Top of Given data

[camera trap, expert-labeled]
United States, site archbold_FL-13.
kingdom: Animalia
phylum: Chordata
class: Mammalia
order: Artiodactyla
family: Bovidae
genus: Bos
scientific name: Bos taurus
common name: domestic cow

Bottom of Given data
Top of Given data

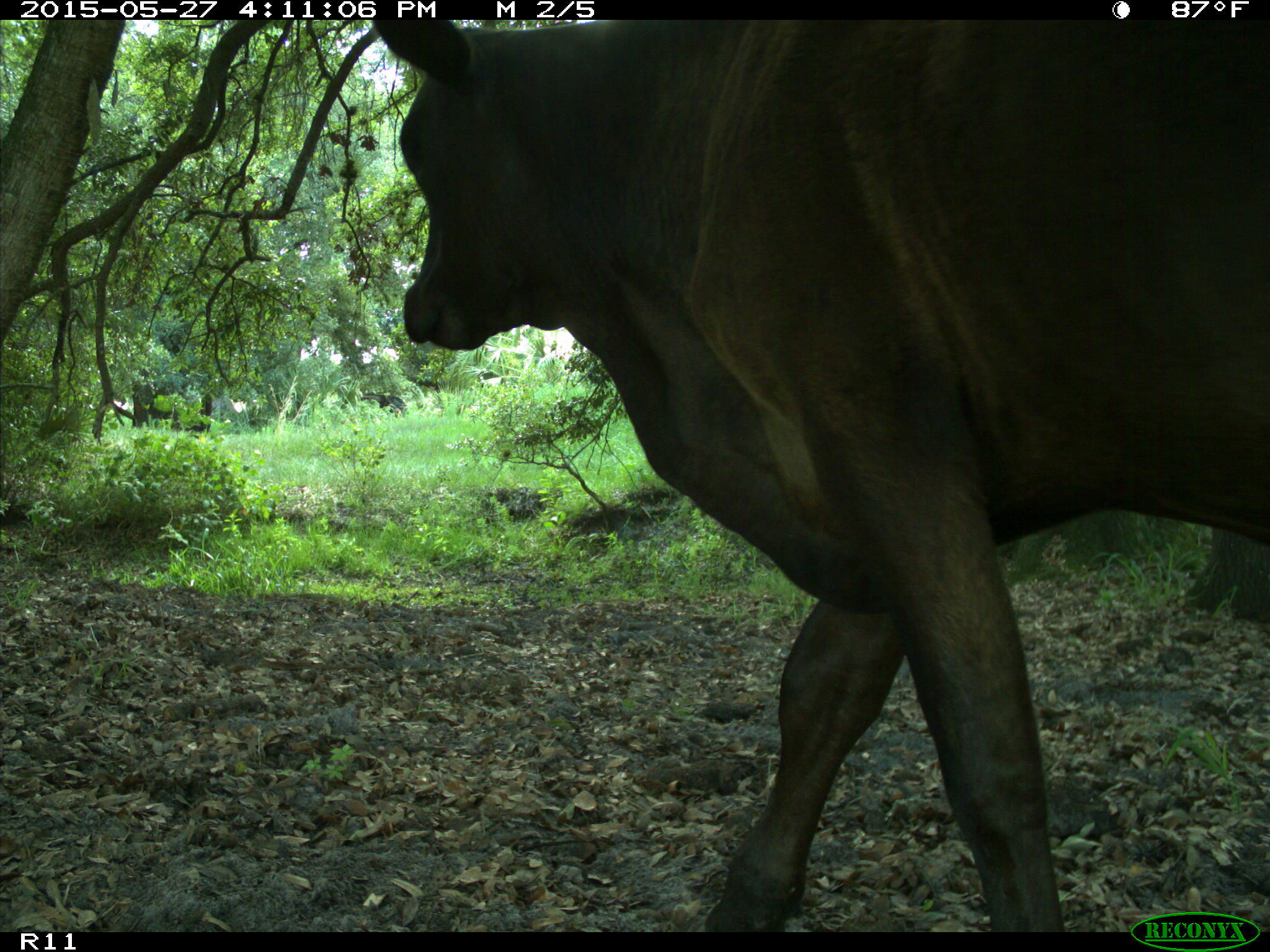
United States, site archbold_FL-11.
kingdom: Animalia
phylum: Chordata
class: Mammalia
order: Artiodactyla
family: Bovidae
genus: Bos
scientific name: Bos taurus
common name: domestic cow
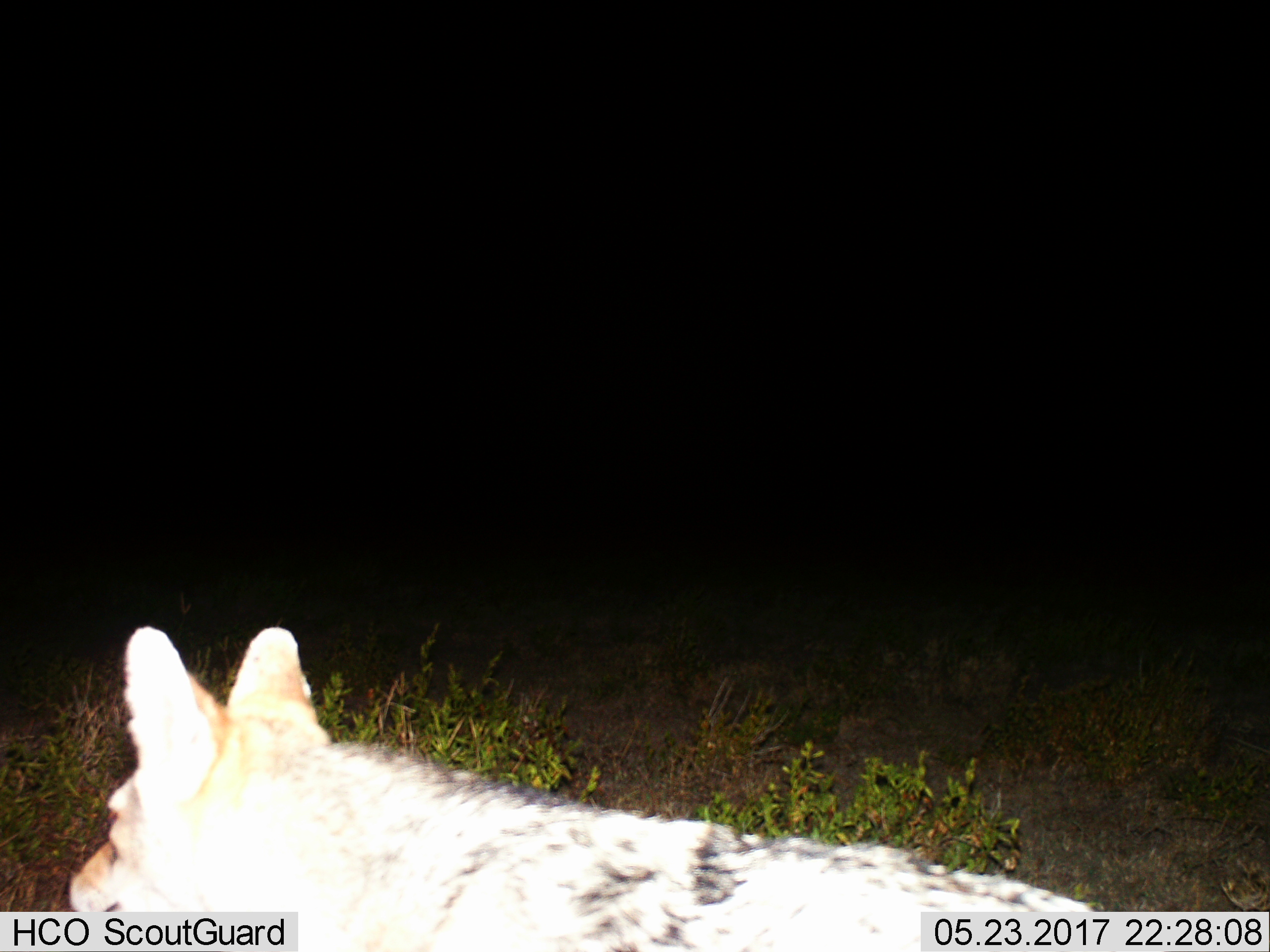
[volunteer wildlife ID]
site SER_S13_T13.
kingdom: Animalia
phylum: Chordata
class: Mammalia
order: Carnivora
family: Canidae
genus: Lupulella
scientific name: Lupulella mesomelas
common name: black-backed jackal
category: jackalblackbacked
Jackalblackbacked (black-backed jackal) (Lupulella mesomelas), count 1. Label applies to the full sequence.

Bottom of Given data
Top of Given data

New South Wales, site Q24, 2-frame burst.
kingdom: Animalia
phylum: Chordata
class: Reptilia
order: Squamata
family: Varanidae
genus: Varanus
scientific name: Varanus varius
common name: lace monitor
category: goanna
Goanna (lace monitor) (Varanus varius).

Bottom of Given data

What the exercise asks -> What lines in the material above include "scientific"? Copy every one of them.

Task answer ->
scientific name: Bos taurus
scientific name: Bos taurus
scientific name: Lupulella mesomelas
scientific name: Varanus varius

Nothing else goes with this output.